[Directions]
Please copy out the lines below word for word, starting with the line containing "Tell me, of" and continuing through the last line.

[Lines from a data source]
########

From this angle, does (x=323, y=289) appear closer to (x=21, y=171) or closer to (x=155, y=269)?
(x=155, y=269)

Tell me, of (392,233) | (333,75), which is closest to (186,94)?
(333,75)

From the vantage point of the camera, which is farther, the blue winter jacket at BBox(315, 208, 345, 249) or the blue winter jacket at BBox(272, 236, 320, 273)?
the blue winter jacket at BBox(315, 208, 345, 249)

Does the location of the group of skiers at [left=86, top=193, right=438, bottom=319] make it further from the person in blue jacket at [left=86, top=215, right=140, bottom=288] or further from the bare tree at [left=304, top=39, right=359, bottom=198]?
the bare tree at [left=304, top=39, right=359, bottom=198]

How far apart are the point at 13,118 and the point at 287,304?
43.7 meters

########

[Solution to this problem]
Tell me, of (392,233) | (333,75), which is closest to (186,94)?
(333,75)

From the vantage point of the camera, which is farther, the blue winter jacket at BBox(315, 208, 345, 249) or the blue winter jacket at BBox(272, 236, 320, 273)?
the blue winter jacket at BBox(315, 208, 345, 249)

Does the location of the group of skiers at [left=86, top=193, right=438, bottom=319] make it further from the person in blue jacket at [left=86, top=215, right=140, bottom=288] or further from the bare tree at [left=304, top=39, right=359, bottom=198]?
the bare tree at [left=304, top=39, right=359, bottom=198]

How far apart are the point at 13,118 and the point at 287,304?
43.7 meters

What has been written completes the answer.